The issuance of a profits interest provides an excellent way to retain key personnel without incurring the additional income tax liabilities associated with the issuance of shares in a corporation.

Like a corporation, an LLC provides members and managers with limited liability for the entity’s debts and claims. The Massachusetts LLC statute provides that the debts, obligations and liabilities of the LLC shall be the obligations of the LLC alone, and that no member or manager of the LLC shall be obligated personally for any such debt solely by reason of being a member or acting as a manager of the LLC. Similar to an S corporation, the income of an LLC is not taxed at the entity level, but will pass through to the members and be reported on their individual income tax returns.

If you have multiple pieces of property in a single Massachusetts LLC, each property will not be protected in the event of a claim arising from another property in the LLC. Your personal assets would be protected from any such claim; however, all of the assets and/or real estate in the LLC would be subject to the claim.
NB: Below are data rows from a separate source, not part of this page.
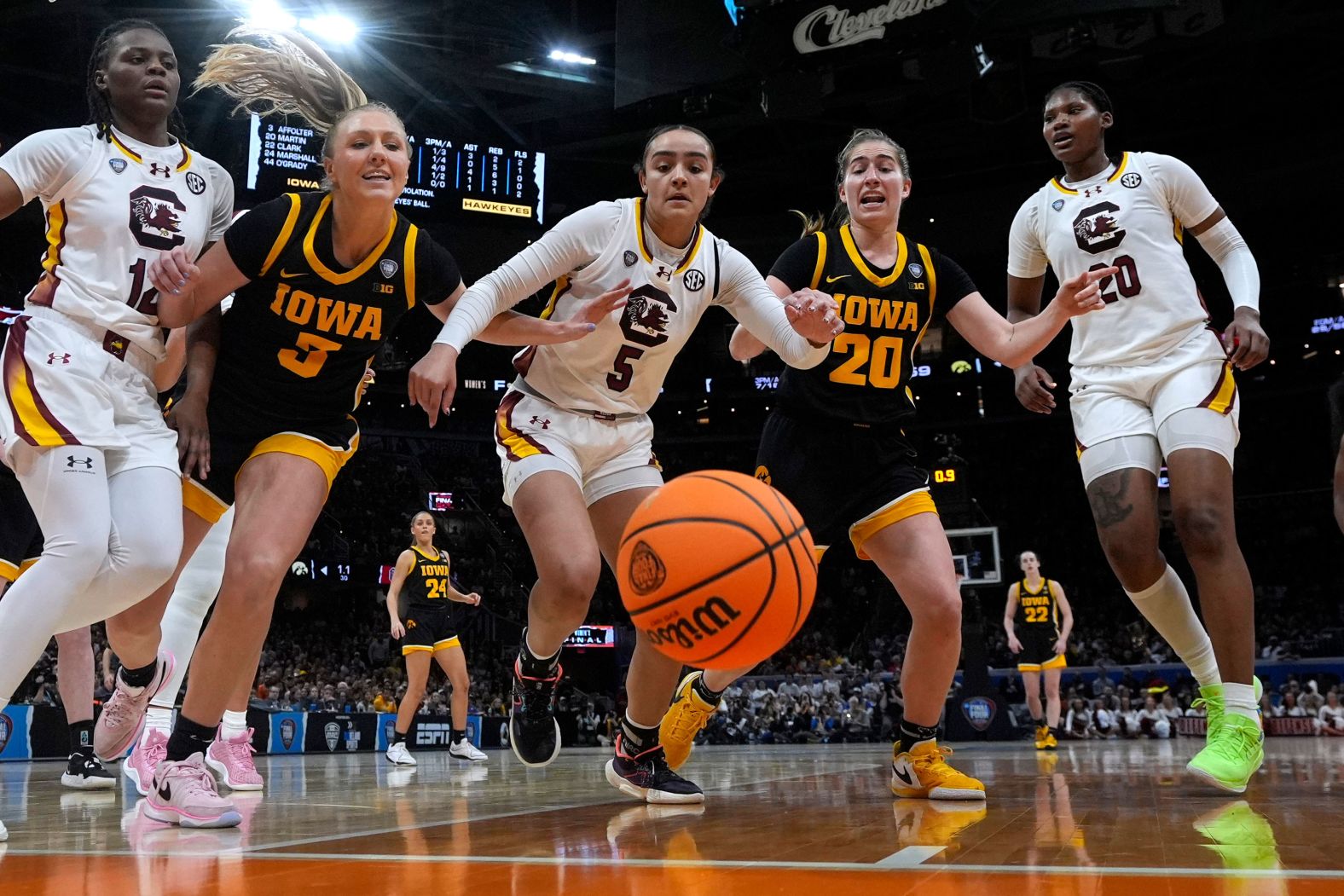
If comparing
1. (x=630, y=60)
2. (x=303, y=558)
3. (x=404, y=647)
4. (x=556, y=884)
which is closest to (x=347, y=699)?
(x=303, y=558)

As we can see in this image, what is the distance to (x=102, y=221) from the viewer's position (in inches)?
150

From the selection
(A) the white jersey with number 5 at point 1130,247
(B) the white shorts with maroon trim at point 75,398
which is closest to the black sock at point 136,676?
(B) the white shorts with maroon trim at point 75,398

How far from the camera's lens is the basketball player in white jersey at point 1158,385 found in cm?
408

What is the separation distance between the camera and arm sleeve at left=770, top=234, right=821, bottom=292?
186 inches

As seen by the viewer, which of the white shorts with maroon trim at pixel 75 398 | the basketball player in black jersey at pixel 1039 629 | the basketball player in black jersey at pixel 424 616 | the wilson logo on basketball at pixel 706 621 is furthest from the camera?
the basketball player in black jersey at pixel 1039 629

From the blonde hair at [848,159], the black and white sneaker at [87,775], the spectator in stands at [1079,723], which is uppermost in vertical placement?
the blonde hair at [848,159]

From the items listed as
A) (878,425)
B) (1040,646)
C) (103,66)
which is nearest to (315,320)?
(103,66)

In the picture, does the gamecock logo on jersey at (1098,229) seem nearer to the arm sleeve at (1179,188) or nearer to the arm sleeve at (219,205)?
the arm sleeve at (1179,188)

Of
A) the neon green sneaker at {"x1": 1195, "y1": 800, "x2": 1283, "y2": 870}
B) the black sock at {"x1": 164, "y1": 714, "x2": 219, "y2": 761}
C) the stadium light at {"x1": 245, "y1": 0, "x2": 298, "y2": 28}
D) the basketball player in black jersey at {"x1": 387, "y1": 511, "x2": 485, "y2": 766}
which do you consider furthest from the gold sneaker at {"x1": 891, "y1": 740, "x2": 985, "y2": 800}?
the stadium light at {"x1": 245, "y1": 0, "x2": 298, "y2": 28}

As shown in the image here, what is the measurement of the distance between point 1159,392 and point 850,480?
48.4 inches

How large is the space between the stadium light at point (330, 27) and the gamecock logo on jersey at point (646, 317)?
13.8 metres

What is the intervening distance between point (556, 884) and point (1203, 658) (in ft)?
10.3

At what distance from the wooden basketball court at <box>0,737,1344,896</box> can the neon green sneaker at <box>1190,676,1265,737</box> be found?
0.26 meters

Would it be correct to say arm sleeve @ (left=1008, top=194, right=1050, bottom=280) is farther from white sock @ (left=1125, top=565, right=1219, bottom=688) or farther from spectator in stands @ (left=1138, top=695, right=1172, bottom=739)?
spectator in stands @ (left=1138, top=695, right=1172, bottom=739)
In other words, in order to protect each piece of property from claims that arise out of and relate to the operation of any other property, the formation of separate LLCs would be necessary. The problem with separate LLCs is that in Massachusetts there is a $500 annual filing fee for each LLC. Additionally, accounting costs may increase because of the potential for multiple tax filings.
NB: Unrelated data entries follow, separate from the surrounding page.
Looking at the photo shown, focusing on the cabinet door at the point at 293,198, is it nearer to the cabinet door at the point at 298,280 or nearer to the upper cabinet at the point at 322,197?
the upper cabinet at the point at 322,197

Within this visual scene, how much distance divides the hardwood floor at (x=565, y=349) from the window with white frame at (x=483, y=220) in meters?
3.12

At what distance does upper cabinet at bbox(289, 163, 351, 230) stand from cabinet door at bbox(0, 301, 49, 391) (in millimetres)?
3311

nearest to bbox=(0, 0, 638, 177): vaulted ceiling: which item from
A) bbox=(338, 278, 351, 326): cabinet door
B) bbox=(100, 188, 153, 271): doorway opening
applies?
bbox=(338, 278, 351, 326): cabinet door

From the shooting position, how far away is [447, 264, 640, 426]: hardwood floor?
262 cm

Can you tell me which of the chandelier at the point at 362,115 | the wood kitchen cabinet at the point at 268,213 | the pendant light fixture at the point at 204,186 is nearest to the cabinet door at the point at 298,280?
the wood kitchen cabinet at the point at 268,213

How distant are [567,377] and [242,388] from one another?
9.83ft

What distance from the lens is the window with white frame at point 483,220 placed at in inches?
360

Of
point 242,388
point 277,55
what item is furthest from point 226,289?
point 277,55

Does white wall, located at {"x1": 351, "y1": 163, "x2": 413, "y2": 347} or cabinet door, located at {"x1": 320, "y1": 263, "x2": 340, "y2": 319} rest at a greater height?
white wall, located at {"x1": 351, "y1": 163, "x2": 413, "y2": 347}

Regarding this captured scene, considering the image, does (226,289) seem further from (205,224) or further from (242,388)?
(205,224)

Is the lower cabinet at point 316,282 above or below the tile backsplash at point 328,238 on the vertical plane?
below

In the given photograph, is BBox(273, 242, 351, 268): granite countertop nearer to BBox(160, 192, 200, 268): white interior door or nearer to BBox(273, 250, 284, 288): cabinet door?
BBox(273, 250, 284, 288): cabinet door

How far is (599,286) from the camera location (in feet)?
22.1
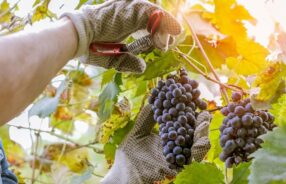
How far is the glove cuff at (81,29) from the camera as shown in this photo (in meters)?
1.01

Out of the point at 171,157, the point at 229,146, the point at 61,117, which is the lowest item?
the point at 61,117

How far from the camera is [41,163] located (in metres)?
2.03

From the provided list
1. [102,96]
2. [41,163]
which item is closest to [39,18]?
[102,96]

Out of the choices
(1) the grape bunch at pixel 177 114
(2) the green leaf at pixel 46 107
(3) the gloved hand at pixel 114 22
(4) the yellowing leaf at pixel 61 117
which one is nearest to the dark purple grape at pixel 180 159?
(1) the grape bunch at pixel 177 114

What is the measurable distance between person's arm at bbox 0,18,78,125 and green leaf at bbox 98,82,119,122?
0.87ft

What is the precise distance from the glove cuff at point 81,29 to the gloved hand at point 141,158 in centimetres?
22

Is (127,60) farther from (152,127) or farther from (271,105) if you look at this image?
(271,105)

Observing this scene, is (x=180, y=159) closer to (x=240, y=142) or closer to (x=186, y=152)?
(x=186, y=152)

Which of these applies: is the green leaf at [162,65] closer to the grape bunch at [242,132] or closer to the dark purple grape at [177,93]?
the dark purple grape at [177,93]

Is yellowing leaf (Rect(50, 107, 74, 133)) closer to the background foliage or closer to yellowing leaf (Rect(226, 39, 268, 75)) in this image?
the background foliage

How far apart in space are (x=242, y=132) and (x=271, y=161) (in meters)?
0.12

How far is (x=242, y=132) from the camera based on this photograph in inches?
33.5

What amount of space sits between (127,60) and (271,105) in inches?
13.7

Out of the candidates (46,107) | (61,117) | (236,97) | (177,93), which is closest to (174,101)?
(177,93)
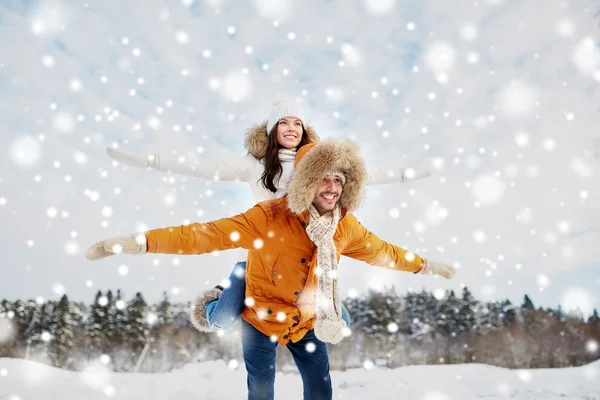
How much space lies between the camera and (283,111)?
3420 millimetres

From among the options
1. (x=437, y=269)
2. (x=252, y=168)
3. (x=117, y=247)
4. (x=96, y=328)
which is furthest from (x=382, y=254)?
(x=96, y=328)

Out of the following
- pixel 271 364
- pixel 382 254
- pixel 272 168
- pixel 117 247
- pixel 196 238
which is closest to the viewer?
pixel 117 247

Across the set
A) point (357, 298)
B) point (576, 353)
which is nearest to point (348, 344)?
point (357, 298)

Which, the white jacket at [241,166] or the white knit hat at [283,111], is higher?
the white knit hat at [283,111]

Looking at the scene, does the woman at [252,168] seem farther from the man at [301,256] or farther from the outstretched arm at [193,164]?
the man at [301,256]

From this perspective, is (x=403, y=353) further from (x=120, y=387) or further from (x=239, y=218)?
(x=239, y=218)

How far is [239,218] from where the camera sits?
2.36 meters

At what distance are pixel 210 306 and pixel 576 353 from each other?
17.7 meters

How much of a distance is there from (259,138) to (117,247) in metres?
1.68

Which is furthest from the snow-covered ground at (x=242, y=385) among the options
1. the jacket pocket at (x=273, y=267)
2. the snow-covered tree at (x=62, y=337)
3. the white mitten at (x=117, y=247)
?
the snow-covered tree at (x=62, y=337)

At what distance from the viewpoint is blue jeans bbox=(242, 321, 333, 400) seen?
256cm

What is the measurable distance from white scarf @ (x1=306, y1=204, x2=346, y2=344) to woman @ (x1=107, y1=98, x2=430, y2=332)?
12.6 inches

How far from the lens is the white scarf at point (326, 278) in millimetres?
2412

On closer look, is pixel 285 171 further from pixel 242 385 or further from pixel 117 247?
pixel 242 385
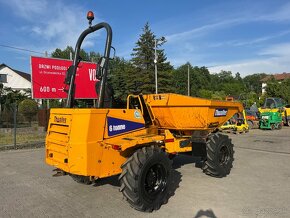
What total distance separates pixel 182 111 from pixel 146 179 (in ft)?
6.55

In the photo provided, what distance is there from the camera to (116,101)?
6492 mm

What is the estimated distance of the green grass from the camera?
1486 centimetres

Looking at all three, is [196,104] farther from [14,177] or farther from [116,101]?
[14,177]

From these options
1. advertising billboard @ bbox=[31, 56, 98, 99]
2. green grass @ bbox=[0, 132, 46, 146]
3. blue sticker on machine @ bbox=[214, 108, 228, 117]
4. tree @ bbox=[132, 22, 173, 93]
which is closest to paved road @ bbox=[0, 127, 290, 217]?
blue sticker on machine @ bbox=[214, 108, 228, 117]

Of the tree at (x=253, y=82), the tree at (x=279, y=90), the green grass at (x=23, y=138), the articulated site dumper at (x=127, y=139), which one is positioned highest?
the tree at (x=253, y=82)

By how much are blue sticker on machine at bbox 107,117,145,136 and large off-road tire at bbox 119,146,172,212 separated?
1.76 feet

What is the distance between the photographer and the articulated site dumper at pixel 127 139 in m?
5.30

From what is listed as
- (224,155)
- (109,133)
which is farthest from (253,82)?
(109,133)

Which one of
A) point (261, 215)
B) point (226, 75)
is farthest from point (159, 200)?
point (226, 75)

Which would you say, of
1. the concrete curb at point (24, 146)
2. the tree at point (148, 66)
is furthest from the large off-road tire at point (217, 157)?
the tree at point (148, 66)

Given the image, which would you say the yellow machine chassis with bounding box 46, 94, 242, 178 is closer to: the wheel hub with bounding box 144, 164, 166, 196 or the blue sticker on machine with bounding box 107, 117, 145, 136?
the blue sticker on machine with bounding box 107, 117, 145, 136

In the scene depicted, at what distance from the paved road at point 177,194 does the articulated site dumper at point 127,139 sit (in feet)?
1.34

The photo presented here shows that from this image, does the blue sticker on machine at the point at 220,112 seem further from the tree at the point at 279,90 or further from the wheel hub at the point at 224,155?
the tree at the point at 279,90

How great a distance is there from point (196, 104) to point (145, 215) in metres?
2.74
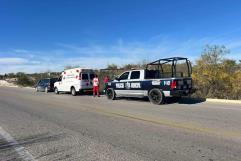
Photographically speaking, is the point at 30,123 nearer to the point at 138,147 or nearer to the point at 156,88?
the point at 138,147

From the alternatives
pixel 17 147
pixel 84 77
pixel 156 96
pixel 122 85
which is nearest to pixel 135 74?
pixel 122 85

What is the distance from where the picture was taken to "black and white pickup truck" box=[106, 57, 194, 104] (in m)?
16.3

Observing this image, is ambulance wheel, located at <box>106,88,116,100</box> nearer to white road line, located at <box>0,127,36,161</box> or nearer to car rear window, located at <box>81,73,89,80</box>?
car rear window, located at <box>81,73,89,80</box>

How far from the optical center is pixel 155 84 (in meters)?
17.0

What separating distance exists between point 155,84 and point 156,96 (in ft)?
2.13

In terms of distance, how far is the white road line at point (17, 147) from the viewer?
632 cm

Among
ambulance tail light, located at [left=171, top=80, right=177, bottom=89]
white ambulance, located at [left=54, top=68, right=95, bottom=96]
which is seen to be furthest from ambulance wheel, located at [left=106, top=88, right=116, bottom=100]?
white ambulance, located at [left=54, top=68, right=95, bottom=96]

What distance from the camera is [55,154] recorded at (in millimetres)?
6500

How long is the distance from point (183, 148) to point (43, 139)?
3584mm

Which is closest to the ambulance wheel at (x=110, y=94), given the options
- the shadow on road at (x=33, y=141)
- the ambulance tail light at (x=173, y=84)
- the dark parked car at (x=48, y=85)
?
the ambulance tail light at (x=173, y=84)

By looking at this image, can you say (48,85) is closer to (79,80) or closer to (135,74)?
(79,80)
The Delaware Series LLC may offer a solution. By statute, if separate and distinct records are maintained for each series (property), then the debts, liabilities and obligations incurred with respect to a particular series shall be enforceable against the assets of such series only, and not against the assets of the LLC generally, or any other series thereof. In other words, each piece of property will be protected from claims arising from other properties. To obtain this benefit, the Certificate of Formation would identify the entity as a Series LLC, and each property must be separately titled and accounted for. Each property would be transferred to a separate nominee realty trust. For asset and liability protection, a separate single-member Massachusetts LLC would serve as trustee of each nominee trust, and serve no other purpose. In 2003 Massachusetts amended its LLC statute to allow single-member LLCs. In order to be recognized in Massachusetts, you must register the Delaware LLC with the Corporations Division of the Massachusetts Secretary of State’s Office by filing an application for registration as a foreign LLC.
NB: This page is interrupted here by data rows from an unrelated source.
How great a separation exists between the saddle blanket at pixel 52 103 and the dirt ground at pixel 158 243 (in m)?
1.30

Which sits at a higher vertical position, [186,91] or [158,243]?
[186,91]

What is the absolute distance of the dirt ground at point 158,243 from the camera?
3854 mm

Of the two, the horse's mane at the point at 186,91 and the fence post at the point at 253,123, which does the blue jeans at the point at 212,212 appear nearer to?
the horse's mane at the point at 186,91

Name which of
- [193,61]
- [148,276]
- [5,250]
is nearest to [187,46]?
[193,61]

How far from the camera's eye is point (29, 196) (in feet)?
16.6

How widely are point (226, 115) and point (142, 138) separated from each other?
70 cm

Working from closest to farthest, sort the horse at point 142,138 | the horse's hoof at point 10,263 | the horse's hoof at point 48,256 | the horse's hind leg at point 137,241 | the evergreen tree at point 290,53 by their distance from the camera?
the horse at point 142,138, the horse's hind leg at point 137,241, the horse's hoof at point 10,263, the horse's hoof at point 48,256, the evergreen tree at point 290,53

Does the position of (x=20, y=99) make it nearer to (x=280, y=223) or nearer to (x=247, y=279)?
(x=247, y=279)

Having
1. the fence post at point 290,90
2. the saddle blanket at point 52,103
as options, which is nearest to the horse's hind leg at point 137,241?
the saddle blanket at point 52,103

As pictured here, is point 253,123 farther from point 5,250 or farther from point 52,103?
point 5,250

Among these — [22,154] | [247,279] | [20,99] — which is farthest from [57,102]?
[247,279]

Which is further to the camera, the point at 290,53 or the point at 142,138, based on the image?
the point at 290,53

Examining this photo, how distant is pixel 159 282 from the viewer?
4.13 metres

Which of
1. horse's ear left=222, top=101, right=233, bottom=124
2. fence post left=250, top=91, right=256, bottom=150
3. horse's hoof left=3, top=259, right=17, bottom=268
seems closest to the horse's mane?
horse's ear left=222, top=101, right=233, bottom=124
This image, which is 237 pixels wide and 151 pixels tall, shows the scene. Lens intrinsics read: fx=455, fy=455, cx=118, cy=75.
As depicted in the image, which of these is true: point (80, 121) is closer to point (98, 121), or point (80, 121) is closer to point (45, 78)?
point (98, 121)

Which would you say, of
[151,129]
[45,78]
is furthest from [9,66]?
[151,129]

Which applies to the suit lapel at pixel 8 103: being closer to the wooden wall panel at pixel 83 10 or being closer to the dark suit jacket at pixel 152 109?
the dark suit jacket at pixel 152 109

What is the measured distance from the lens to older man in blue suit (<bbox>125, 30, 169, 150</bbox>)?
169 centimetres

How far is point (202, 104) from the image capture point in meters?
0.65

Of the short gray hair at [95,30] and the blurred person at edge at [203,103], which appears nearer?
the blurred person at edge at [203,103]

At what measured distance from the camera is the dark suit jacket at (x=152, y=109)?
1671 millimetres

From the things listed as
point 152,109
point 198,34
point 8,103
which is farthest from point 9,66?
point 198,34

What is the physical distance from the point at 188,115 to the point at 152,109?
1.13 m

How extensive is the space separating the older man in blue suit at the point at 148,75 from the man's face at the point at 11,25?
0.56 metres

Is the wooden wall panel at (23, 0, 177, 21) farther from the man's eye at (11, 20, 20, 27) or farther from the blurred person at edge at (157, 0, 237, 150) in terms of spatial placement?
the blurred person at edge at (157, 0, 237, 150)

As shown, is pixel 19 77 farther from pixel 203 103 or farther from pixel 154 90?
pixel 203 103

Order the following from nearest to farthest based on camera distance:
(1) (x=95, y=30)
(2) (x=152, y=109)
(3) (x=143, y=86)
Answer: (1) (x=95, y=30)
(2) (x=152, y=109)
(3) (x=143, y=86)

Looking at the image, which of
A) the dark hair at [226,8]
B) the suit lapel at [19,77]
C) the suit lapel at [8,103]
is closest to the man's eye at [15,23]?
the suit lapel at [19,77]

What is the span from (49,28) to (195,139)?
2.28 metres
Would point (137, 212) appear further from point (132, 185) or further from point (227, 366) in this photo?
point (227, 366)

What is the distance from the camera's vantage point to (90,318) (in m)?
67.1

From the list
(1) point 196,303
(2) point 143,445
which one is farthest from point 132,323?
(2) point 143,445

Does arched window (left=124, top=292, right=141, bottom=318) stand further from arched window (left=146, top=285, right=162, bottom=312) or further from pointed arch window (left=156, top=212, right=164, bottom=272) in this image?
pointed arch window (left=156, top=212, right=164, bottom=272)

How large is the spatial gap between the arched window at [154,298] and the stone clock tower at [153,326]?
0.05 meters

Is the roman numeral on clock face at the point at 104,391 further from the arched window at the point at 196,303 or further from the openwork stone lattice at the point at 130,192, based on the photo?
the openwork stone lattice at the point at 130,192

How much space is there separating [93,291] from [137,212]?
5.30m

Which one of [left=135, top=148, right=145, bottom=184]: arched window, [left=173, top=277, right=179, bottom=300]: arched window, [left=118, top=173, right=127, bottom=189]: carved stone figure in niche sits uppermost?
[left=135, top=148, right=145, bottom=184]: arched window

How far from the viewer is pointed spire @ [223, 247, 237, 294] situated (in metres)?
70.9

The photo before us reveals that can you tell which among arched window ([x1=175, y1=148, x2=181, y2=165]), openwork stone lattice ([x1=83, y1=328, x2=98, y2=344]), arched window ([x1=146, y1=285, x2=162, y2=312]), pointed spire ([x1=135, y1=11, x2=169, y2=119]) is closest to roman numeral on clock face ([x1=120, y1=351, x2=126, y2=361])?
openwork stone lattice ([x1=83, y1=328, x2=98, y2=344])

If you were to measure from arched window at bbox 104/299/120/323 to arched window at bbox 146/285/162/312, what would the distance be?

LLCs offer an advantageous form of doing business because its members do not need to adhere to the corporate formalities such as keeping minutes of meetings or holding annual meetings. The organizing document of the LLC is known as the “operating agreement” and most of the statutory provisions can be overridden as the parties desire. LLCs are flexible in terms of income taxation, types of owners, limited liability protection for members and managers, and flexibility in capitalization and allocations. The operating flexibility, limited liability and freedom from corporation income tax make the LLC an attractive way to hold title to your real estate holdings.